Excerpted text:
---
Canadian Firefighter Magazine

The new norm

Grant Cameron   

Features Fire Ground Training

Firefighters should brace for more forest and wildland blazes across Canada in 2019 – and future years – because it will be the new norm.

Firefighters surveying the Babine Complex of wildfires near Burns Lake Wildfires expected to get worse in future years

Wildland fire experts and ecologists warn that such fires will likely become more widespread and destruction will become more severe during the summer months in Canada as climate change takes hold, resulting in hotter temperatures, drier conditions, more lightning strikes and longer fire seasons.

Mike Flannigan, a professor of wildland fire at the University of Alberta, says climate change and a variation in traditional weather patterns is driving the transformation. His research suggests that wildfire intensity has increased significantly in recent years and more extreme fires will only continue.
---
Given information:
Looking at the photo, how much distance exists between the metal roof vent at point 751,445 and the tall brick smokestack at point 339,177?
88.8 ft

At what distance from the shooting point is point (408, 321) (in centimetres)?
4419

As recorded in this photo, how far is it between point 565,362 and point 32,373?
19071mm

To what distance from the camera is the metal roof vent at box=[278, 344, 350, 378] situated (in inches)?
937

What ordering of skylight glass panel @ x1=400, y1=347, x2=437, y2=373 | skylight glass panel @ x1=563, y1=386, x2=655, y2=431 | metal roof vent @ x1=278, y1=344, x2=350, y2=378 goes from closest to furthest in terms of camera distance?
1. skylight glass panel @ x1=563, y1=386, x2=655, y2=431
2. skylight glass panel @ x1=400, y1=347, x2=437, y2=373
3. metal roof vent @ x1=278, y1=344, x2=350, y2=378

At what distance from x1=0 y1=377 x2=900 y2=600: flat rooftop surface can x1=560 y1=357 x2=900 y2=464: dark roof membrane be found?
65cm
---
What you need to do:
(a) Answer these questions about the wildfire article:
(i) Starting in which year should firefighters brace for more forest and wildland blazes across Canada?
(ii) At which university is Mike Flannigan a professor of wildland fire?
(iii) Which four results of climate change do the experts name?
(b) Could you pick up the article on Canadian wildfires after its last sentence and carry it on?

Task-by-task outputs:
(a)
(i) 2019
(ii) The University of Alberta
(iii) Hotter temperatures, drier conditions, more lightning strikes and longer fire seasons

(b)
“It is definitely due to climate change,” he told Fire Fighting in Canada. “Our area burned has doubled since the 70s and I attribute that to human-caused climate change. This is the new normal. It could get worse and worse.

“The bottom line is that, if the models of the future are correct, our fuels will be drier and this is really important because the drier the fuels the easier it is to start a fire, the easier it is for that fire to spread. The more fuel you have the more intensely it burns, so the hotter the fire and the bigger the flames, and the more intense the fire is, the more difficult, if not impossible, it is to put out.”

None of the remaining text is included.